▸ **Given passage**
Abstracts

White Matter Resection Associated with Language Decline After Anterior Temporal Lobe Resection

Abstract number : 3.307
Submission category : 9. Surgery / 9A. Adult
Year : 2021
Submission ID : 1826280
Source : www.aesnet.org
Presentation date : 12/6/2021 12:00:00 PM
Published date : Nov 22, 2021, 06:53 AM

Authors :
Lawrence Binding, BSc, MSc - University College London; Peter Taylor - CNNP lab, Interdisciplinary Computing and Complex BioSystems Group - Newcastle University; Pamela Thompson - Department of Clinical and Experimental Epilepsy - University College London; Sallie Baxendale - Department of Clinical and Experimental Epilepsy - University College London; Jane de Tisi - Department of Clinical and Experimental Epilepsy - University College London; Andrew McEvoy - Department of Neurosurgery, National Hospital for Neurology and Neurosurgery - University College London; Anna Miserocchi - Department of Neurosurgery, National Hospital for Neurology and Neurosurgery - University College London; Gavin Winston - Department of Medicine, Division of Neurology - Queen’s University; John Duncan - Department of Clinical and Experimental Epilepsy - University College London; Sjoerd Vos - Centre for Medical Image Computing, Department of Computer Science - University College London

Rationale: Language decline occurs after anterior temporal lobe resection (ATLR) in 30-50% of patients. Damage to white matter bundles has been shown to play a significant, but limited, role in language decline. To investigate this, we perform an in-depth study of white matter connections to individual temporal lobe grey matter regions. We aim to identify the specific changes in white matter connectivity associated with postoperative language decline across language domains.

▸ **Task to complete**
Transcribe the abstract on white matter resection and language decline, from "Rationale: Language decline" down to "across language domains.".

(Saved data entries)
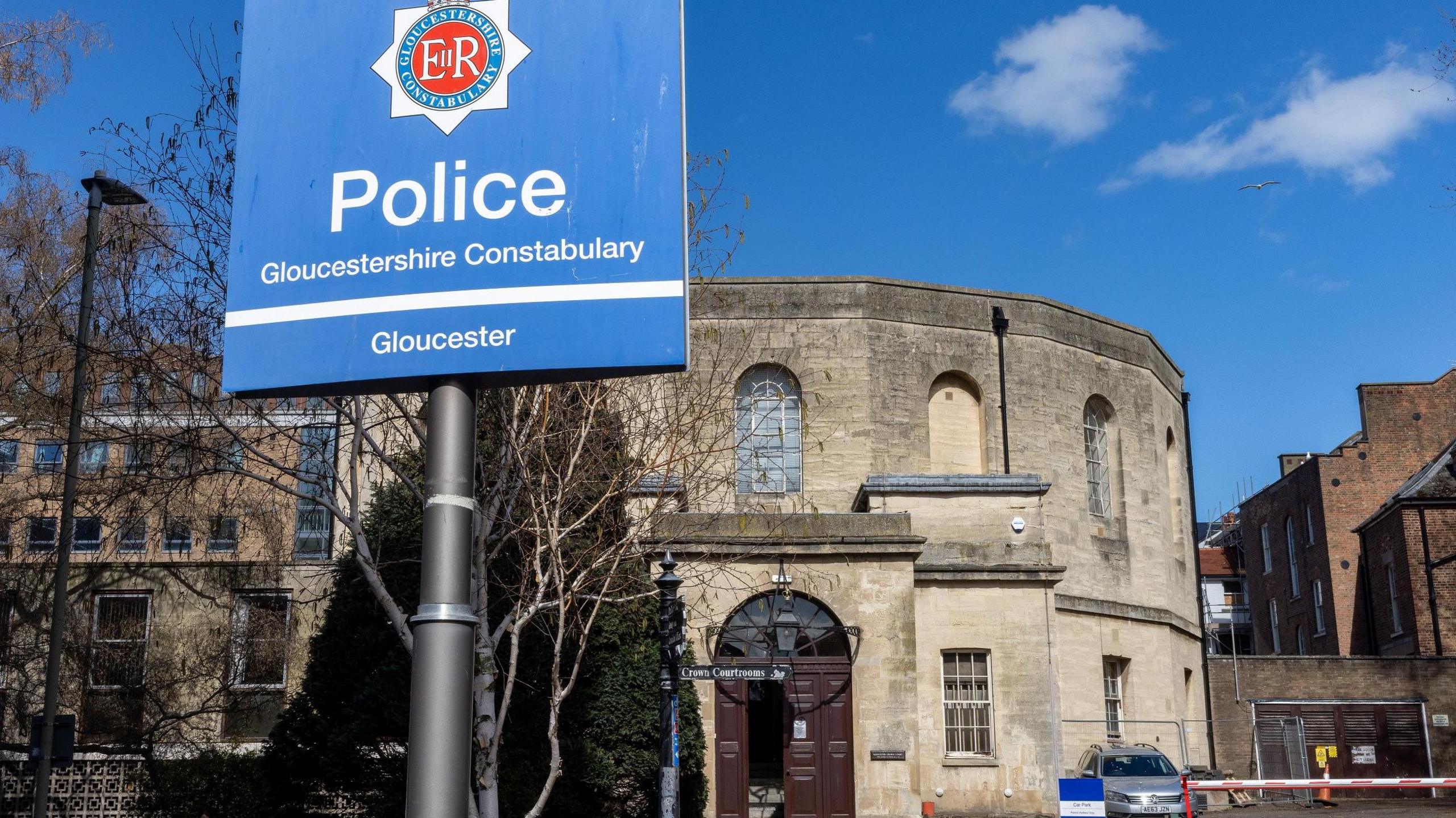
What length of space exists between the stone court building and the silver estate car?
941mm

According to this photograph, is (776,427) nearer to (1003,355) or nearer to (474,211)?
(1003,355)

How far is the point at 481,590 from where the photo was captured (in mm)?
13664

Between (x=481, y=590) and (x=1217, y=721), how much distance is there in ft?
92.1

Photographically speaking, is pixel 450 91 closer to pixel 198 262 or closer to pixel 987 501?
pixel 198 262

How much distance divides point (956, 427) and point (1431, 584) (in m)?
19.2

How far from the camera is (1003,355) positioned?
32000mm

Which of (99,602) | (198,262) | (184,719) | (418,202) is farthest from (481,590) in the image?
(99,602)

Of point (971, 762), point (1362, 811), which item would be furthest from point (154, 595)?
point (1362, 811)

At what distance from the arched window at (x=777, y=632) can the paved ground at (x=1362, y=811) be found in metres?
10.4

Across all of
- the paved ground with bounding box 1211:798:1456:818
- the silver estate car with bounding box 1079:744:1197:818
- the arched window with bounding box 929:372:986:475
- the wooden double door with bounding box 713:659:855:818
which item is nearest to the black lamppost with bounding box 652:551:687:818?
the wooden double door with bounding box 713:659:855:818

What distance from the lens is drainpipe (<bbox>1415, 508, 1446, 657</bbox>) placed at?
40.8 meters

▸ **Result of this exercise**
Rationale: Language decline occurs after anterior temporal lobe resection (ATLR) in 30-50% of patients. Damage to white matter bundles has been shown to play a significant, but limited, role in language decline. To investigate this, we perform an in-depth study of white matter connections to individual temporal lobe grey matter regions. We aim to identify the specific changes in white matter connectivity associated with postoperative language decline across language domains.